The Last Woman - Page 18/137

"Damn you!" Duncan exclaimed, and he sprang to his feet, grasped his hat, and rushed from the office to the street with much more apparent excitement than Patricia herself had shown. He had the feeling that he had allowed himself to be tricked into the commission of an unmanly act, and he was thoroughly ashamed of it.

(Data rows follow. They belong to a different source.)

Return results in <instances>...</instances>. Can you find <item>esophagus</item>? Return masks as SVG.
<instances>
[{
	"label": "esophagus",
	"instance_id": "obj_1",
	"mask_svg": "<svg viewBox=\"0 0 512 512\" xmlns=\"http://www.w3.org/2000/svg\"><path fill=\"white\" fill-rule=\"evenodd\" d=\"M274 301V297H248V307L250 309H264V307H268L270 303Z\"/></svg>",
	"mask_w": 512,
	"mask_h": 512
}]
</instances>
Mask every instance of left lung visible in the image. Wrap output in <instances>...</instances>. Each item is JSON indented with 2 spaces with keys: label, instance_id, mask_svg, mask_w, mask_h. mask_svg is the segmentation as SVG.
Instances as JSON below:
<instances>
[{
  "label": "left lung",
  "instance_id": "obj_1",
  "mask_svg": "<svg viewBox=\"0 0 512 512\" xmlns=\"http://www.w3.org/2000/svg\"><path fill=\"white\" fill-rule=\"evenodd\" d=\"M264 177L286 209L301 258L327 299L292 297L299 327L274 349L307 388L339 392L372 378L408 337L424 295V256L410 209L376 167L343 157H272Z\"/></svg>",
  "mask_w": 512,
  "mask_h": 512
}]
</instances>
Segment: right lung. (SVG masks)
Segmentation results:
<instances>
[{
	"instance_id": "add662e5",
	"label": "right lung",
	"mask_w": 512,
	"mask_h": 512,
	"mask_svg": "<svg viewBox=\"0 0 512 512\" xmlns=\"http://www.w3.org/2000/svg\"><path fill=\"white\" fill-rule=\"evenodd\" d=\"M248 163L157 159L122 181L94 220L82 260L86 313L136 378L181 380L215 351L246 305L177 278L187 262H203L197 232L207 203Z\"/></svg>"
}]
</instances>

Stephen Langdon, left alone, chuckled again, although his face quickly fell into that reposeful, mask-like expression which was habitual to it--an expression not to be changed by the loss or gain of millions. He remained for a time quietly in the chair he had been occupying, but soon he rose and crossed to his desk, throwing back the top of it. He pulled a bundle of papers from one of the pigeonholes and calmly examined certain portions of them. He glanced over three letters left there by his stenographer for him to sign and post. These he signed, and after enclosing them in their respective envelopes, dropped them lightly into a side-pocket of his coat. Then, he pulled toward him the bracket that held the telephone, and placed the receiver against his ear. Having presently secured the desired number, he said: "I wish to speak with Mr. Melvin, personally."

"Mr. Melvin is not in his office at the present moment," came the reply over the telephone. "Who is it, please?"

"This is Stephen Langdon, and I wanted to speak--"

He was interrupted by the person at the other end of the wire, who uttered an exclamation of surprise, followed by these words: "Why, Mr. Langdon, Mr. Melvin has gone to your house to see you, as we supposed. A telephone call came from your residence, and he departed at once, saying that he would not return to the office to-day."

"The devil he did!" exclaimed the banker, as he hung up the receiver. Then, he leaned back in his chair and smoked hard for a moment, with the nearest approach to a frown that had appeared on his face during all that exciting afternoon; and he did another thing unusual with him: he spoke aloud his thoughts, with no one but himself for listener.

"I'll be blowed if I thought Patricia would go as far as that!" was what he said. "If she hasn't sent for Malcolm Melvin to draw those papers she hinted at, I'm a Dutchman! By Jove, I begin to think that Duncan was right after all, and that he is up against it in this little play we have had this afternoon. But I hadn't an idea that my girl would go quite so far. H'm! It looks as if it is up to me to spoil her interview with Melvin, if I can get there in time."